Parts of the exercise:
• 1. In the article on baseball spending, which two organizations have created blueprints by building almost entirely from within?
• 2. Repeat the passage of the article on baseball spending from "One common argument" to "of their rosters.".

Text excerpt:
%%
One common argument you hear from casual baseball fans, or fans of other sports that have little idea what they’re talking about, is that the only teams that can win in baseball do so by spending wildly. We all know that isn’t especially true, especially not in today’s climate; parity has become a very real thing and surprising teams find themselves in the postseason pretty much each and every year. Organizations like Tampa Bay and Oakland have created blueprints for the world to follow by building almost entirely from within and seizing young, cost-controlled talent to constitute the core of their rosters.
There still seems to be one problem, however: free agents aren’t getting any cheaper. Already this off-season we’ve seen Brandon League and Jeremy Affeldt ink three-year deals out of the bullpen, heard rumors that Anibal Sanchez might want $90 million, and waited patiently for Josh Hamilton to get way more money for way too many years. The real problem is that there are still general managers willing to pay the prices these players are asking, and that doesn’t seem to be changing. Even teams that build largely from within need to depend on a free agent acquisition here and there, so the key is to approach the free agent crop a little differently.
%%
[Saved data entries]
%%
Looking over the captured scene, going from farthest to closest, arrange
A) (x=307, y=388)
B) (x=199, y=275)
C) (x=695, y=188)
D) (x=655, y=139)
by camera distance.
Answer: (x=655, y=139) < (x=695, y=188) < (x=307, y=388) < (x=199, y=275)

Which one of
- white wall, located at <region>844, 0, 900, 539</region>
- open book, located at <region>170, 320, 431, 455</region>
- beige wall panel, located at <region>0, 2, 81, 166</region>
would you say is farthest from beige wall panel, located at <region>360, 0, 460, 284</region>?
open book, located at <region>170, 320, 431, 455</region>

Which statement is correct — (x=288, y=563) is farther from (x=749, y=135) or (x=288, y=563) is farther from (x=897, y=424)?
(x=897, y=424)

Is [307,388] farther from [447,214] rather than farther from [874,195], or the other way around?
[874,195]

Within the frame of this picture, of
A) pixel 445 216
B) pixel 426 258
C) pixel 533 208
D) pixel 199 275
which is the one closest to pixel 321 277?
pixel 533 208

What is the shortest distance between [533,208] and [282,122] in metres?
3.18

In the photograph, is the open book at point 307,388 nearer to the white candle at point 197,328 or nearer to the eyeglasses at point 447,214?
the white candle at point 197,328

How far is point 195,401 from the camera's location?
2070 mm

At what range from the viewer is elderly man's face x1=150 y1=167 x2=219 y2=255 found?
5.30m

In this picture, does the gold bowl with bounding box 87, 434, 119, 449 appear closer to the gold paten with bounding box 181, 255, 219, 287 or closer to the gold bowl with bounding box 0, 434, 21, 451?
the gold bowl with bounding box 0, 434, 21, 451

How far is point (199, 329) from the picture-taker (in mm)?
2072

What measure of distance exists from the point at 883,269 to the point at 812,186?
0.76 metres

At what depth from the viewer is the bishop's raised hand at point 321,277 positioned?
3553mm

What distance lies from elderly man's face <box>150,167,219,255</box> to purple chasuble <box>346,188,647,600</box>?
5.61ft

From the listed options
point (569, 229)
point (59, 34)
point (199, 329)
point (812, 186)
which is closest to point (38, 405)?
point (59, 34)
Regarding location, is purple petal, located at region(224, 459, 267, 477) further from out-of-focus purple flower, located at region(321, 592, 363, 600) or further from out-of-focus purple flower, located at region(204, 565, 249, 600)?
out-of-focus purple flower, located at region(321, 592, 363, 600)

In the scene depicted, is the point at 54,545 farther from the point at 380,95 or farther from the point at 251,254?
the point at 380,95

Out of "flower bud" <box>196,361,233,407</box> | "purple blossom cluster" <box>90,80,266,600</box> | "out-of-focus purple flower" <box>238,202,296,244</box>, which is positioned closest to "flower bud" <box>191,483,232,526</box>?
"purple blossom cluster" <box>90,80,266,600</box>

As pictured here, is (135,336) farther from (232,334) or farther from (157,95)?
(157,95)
%%
%%
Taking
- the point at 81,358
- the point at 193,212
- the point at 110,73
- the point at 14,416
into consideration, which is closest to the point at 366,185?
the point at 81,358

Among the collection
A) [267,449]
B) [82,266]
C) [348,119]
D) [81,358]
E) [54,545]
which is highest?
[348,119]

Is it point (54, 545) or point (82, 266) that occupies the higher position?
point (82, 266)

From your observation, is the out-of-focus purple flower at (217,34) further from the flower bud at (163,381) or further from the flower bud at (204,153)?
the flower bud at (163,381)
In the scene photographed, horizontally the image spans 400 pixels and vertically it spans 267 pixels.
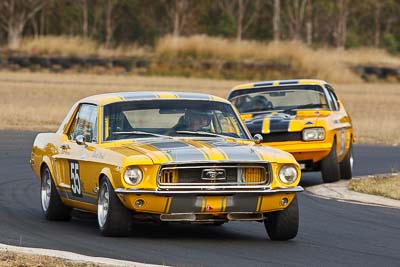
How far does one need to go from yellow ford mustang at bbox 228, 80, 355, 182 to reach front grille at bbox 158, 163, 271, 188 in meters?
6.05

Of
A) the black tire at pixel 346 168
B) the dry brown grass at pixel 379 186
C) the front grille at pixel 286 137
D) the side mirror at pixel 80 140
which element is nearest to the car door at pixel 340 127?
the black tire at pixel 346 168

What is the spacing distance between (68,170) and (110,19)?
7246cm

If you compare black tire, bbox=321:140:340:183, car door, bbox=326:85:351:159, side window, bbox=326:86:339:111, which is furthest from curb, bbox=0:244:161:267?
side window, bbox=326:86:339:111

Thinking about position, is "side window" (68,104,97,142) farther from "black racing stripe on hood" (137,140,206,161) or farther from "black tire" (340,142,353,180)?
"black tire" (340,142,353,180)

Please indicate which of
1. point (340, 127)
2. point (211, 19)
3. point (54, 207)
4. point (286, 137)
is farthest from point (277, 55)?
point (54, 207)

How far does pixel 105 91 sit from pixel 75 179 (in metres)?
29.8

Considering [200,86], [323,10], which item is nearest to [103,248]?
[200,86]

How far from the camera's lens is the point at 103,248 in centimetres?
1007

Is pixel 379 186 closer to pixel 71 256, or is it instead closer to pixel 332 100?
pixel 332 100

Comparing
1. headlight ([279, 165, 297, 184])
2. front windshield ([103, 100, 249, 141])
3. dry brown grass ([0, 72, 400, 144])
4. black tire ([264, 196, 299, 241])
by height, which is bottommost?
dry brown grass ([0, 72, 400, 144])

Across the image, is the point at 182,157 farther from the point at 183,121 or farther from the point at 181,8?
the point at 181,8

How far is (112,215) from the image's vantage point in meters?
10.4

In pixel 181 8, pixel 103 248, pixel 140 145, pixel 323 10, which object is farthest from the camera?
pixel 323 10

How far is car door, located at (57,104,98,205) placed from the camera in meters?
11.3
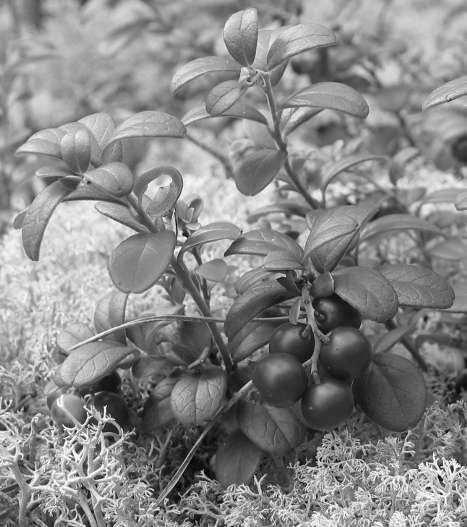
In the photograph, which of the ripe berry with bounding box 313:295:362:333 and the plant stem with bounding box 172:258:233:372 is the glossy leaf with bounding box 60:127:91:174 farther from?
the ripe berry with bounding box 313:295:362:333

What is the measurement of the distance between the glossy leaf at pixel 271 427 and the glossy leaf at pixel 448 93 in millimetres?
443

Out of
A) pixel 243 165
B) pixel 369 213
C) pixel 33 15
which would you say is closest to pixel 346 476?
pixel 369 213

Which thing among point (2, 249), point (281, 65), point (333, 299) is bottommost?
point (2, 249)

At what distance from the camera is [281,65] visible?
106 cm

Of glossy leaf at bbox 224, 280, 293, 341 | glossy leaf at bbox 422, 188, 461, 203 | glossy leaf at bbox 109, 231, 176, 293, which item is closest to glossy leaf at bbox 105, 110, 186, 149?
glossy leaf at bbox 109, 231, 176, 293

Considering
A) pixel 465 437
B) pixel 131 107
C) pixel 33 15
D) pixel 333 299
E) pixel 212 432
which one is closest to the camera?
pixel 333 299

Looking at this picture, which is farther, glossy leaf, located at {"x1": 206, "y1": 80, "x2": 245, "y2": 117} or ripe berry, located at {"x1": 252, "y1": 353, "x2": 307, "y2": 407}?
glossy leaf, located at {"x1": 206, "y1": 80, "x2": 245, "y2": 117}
%%
Expected outputs:
• 1. Tampa Bay and Oakland.

• 2.
One common argument you hear from casual baseball fans, or fans of other sports that have little idea what they’re talking about, is that the only teams that can win in baseball do so by spending wildly. We all know that isn’t especially true, especially not in today’s climate; parity has become a very real thing and surprising teams find themselves in the postseason pretty much each and every year. Organizations like Tampa Bay and Oakland have created blueprints for the world to follow by building almost entirely from within and seizing young, cost-controlled talent to constitute the core of their rosters.